▸ TEXTE À LIRE:
____
Le Trabendo met le metal progressif à l’honneur en ce 6 novembre et réchauffe cette froide nuit automnale. Les Norvégiens de Leprous, qui semblent au sommet de leur art et dont la renommée ne cesse de croître, investissent la scène parisienne pour le plus grand plaisir de cohortes de fans, après un passage remarqué au Divan du Monde en 2015, et partagent l’affiche avec les non moins talentueux Islandais d’Agent Fresco.
Lourde tâche pour le trio norvégien d’Astrosaur d’ouvrir avant des shows si prometteurs. Mais le défi est relevé et les festivités commencent avec un peu d’avance. Pendant une petite demi-heure, Astrosaur nous propose donc une musique rock instrumentale à fort potentiel, qui sait se révéler aussi fascinante que puissante en jouant sur des sonorités et des rythmes variés. Si le son est au rendez-vous et laisse présager le meilleur pour la suite de cette soirée, les lights font en revanche redouter le pire.
____
▸ DONNÉES FOURNIES:
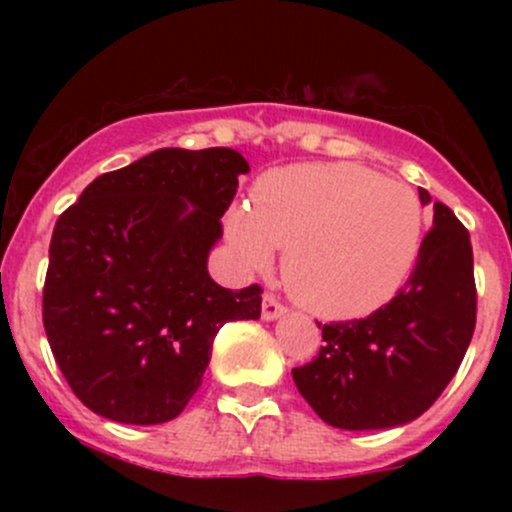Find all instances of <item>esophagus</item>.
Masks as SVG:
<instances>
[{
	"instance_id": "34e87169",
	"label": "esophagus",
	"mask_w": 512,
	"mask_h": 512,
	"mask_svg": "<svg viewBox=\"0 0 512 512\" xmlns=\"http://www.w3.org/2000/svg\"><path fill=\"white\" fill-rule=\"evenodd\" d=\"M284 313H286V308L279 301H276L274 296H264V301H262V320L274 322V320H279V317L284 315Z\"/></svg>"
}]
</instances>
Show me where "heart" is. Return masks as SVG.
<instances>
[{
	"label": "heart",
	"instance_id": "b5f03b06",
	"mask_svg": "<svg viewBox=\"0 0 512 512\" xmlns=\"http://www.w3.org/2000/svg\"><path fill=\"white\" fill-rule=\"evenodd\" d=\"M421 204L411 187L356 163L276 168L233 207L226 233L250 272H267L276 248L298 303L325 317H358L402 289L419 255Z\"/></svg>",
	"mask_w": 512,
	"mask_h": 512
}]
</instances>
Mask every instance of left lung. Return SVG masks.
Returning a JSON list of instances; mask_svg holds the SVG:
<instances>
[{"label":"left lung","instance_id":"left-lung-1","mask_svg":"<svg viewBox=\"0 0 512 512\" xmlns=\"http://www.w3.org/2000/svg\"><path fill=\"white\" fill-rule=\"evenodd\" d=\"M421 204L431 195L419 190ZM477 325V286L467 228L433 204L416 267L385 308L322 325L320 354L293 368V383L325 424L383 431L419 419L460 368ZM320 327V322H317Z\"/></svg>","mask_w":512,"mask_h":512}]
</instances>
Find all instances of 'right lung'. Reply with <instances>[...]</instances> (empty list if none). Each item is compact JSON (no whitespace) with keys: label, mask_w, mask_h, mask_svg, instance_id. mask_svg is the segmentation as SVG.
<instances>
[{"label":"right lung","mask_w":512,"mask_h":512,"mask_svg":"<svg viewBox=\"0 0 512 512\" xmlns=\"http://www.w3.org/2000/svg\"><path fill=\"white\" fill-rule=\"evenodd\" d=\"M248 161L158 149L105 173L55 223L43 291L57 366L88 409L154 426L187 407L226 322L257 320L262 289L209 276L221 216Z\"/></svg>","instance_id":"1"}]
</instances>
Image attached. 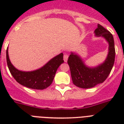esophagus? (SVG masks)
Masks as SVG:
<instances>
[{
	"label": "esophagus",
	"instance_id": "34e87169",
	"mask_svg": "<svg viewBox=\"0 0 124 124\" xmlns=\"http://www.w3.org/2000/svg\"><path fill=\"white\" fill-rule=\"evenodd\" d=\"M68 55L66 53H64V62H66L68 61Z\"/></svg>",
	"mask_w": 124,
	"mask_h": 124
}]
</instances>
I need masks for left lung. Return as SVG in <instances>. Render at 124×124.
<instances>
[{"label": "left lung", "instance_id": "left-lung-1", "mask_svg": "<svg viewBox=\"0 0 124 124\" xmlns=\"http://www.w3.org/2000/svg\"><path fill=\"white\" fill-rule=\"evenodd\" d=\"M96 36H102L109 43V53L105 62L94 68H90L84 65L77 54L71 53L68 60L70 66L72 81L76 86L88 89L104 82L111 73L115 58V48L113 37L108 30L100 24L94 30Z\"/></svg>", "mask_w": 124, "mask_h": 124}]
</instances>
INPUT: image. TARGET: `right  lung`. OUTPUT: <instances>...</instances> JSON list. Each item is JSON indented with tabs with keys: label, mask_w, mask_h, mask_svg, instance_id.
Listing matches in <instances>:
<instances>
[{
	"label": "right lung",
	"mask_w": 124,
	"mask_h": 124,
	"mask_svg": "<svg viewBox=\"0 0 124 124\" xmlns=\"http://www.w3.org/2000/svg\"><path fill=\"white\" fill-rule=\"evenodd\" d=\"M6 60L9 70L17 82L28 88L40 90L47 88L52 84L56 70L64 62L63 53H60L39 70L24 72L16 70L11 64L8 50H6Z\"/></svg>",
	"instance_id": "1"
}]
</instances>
____
▸ PETIT PROBLÈME 1:
Recopiez le passage du texte à lire qui commence à « Lourde tâche pour » et se termine à « redouter le pire. », en remplaçant « trio » par « groupe ».
▸ PETIT PROBLÈME 2:
D'après le texte à lire, répondez brièvement :
(a) Quel jour le Trabendo accueille-t-il ce concert ?
(b) De quel pays vient le groupe Agent Fresco ?
(c) Combien de temps joue Astrosaur ?

▸ RÉSULTAT OBTENU 1:
Lourde tâche pour le groupe norvégien d’Astrosaur d’ouvrir avant des shows si prometteurs. Mais le défi est relevé et les festivités commencent avec un peu d’avance. Pendant une petite demi-heure, Astrosaur nous propose donc une musique rock instrumentale à fort potentiel, qui sait se révéler aussi fascinante que puissante en jouant sur des sonorités et des rythmes variés. Si le son est au rendez-vous et laisse présager le meilleur pour la suite de cette soirée, les lights font en revanche redouter le pire.

▸ RÉSULTAT OBTENU 2:
(a) Le 6 novembre.
(b) D'Islande.
(c) Une petite demi-heure.